## LESETEXT
Für die Beschlussfassung in Personenhandelsgesellschaften gilt gem. § 119 Abs. 1 HGB, §§ 161 Abs. 2 i.V.m. § 119 Abs. 1 HGB grundsätzlich das Einstimmigkeitsprinzip, soweit im Gesellschaftsvertrag keine abweichende Regelung getroffen wurde, § 119 Abs. 2 HGB. Das Einstimmigkeitsprinzip stellt daher dispositives Recht dar, von dem die Gesellschafter insbesondere im Gesellschaftsvertrag abweichen können. Problematisch ist, welche Anforderungen an eine solche Mehrheitsklausel im Gesellschaftsvertrag zu stellen sind und ob über alle Beschlussgegenstände eine Mehrheitsentscheidung möglich ist.

## AUFGABE A
Gib die Datensätze erneut wieder, einschließlich der Anfragen, und erhöhe dabei jede Koordinate in den Antworten um 50. Beginne bei der Zeile mit „7. In the photograph above, where are the hockey“ und höre nach dem letzten Datensatz auf.

## DATENSÄTZE
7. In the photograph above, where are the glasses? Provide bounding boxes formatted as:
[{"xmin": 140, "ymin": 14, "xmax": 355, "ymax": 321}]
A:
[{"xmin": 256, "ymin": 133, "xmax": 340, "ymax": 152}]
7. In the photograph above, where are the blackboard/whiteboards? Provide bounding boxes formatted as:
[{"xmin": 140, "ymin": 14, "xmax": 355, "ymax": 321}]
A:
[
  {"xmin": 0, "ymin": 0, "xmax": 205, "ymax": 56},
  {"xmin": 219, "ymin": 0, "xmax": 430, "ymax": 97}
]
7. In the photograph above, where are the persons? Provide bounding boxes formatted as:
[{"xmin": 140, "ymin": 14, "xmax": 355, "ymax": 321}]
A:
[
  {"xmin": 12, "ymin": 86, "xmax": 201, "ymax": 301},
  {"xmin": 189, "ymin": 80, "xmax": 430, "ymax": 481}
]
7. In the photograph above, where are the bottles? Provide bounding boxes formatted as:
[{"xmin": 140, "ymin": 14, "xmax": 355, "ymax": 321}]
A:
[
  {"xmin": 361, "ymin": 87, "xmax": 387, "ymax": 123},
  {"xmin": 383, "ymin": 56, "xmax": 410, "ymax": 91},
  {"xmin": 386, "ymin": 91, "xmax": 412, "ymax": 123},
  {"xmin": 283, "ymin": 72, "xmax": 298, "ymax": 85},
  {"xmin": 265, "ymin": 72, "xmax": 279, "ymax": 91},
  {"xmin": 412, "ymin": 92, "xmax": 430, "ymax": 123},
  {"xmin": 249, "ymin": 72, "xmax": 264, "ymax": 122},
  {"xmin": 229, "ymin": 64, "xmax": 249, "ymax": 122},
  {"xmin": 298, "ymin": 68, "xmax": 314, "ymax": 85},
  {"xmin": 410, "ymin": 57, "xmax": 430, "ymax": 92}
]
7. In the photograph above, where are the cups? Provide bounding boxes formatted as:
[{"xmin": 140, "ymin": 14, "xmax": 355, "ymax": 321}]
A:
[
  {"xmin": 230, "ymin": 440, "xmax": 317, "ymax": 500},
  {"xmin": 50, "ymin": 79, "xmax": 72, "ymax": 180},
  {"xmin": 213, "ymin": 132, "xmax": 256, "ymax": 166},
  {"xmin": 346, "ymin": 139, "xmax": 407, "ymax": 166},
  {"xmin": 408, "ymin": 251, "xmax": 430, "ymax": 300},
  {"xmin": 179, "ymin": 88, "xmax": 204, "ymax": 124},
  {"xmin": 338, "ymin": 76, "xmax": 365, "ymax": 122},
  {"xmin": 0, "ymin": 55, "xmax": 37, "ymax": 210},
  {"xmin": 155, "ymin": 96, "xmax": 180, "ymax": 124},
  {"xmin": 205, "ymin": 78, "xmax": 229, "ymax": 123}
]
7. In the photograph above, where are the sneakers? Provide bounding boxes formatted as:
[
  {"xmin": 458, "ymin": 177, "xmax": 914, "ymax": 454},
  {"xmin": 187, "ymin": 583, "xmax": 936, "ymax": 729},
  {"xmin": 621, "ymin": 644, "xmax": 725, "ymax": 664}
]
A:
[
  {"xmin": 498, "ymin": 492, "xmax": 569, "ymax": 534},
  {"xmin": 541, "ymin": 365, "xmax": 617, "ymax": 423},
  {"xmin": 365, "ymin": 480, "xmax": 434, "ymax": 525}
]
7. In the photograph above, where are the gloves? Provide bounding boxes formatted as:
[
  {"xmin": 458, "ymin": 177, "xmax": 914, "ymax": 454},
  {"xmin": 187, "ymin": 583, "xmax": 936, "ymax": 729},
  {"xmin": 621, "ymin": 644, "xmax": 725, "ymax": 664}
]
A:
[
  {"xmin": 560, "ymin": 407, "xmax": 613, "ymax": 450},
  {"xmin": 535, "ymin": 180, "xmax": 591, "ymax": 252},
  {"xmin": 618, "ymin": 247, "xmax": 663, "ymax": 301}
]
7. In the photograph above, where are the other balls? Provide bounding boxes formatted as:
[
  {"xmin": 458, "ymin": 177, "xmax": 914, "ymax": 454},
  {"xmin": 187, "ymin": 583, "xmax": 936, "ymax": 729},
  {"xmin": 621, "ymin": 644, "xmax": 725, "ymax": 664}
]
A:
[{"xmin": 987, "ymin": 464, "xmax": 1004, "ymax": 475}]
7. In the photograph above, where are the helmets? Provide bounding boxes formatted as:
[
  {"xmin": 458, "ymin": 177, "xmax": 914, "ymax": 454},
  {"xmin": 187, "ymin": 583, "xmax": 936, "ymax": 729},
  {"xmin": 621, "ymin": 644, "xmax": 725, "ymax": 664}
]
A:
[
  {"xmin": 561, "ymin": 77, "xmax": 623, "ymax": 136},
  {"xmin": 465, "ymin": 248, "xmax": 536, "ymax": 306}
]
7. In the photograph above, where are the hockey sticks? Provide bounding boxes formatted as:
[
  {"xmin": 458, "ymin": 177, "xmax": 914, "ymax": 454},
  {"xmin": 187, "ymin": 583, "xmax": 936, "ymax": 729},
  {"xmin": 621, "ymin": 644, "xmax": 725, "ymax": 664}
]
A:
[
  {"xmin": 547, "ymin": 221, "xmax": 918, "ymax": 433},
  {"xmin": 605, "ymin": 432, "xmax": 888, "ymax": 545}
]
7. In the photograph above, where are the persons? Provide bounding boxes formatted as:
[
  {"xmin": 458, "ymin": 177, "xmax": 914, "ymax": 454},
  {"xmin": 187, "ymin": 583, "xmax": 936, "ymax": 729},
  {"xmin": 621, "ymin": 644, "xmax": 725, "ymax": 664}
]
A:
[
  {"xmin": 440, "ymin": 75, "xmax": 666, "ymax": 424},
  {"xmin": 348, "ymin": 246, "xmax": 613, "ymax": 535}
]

## AUFGABE B
Prüfe anhand des Lesetexts, ob die folgenden Aussagen zutreffen. Antworte jeweils mit Ja oder Nein und zitiere die entscheidenden Worte des Textes wörtlich.
(i) Für die Beschlussfassung in Personenhandelsgesellschaften gilt grundsätzlich das Mehrheitsprinzip.
(ii) Das Einstimmigkeitsprinzip ist dispositives Recht.
(iii) Der Text stellt fest, dass über alle Beschlussgegenstände eine Mehrheitsentscheidung möglich ist.

## LÖSUNG A
7. In the photograph above, where are the hockey sticks? Provide bounding boxes formatted as:
[
  {"xmin": 458, "ymin": 177, "xmax": 914, "ymax": 454},
  {"xmin": 187, "ymin": 583, "xmax": 936, "ymax": 729},
  {"xmin": 621, "ymin": 644, "xmax": 725, "ymax": 664}
]
A:
[
  {"xmin": 597, "ymin": 271, "xmax": 968, "ymax": 483},
  {"xmin": 655, "ymin": 482, "xmax": 938, "ymax": 595}
]
7. In the photograph above, where are the persons? Provide bounding boxes formatted as:
[
  {"xmin": 458, "ymin": 177, "xmax": 914, "ymax": 454},
  {"xmin": 187, "ymin": 583, "xmax": 936, "ymax": 729},
  {"xmin": 621, "ymin": 644, "xmax": 725, "ymax": 664}
]
A:
[
  {"xmin": 490, "ymin": 125, "xmax": 716, "ymax": 474},
  {"xmin": 398, "ymin": 296, "xmax": 663, "ymax": 585}
]

## LÖSUNG B
(i) Nein: „grundsätzlich das Einstimmigkeitsprinzip“
(ii) Ja: „Das Einstimmigkeitsprinzip stellt daher dispositives Recht dar“
(iii) Nein: „Problematisch ist, welche Anforderungen an eine solche Mehrheitsklausel im Gesellschaftsvertrag zu stellen sind und ob über alle Beschlussgegenstände eine Mehrheitsentscheidung möglich ist.“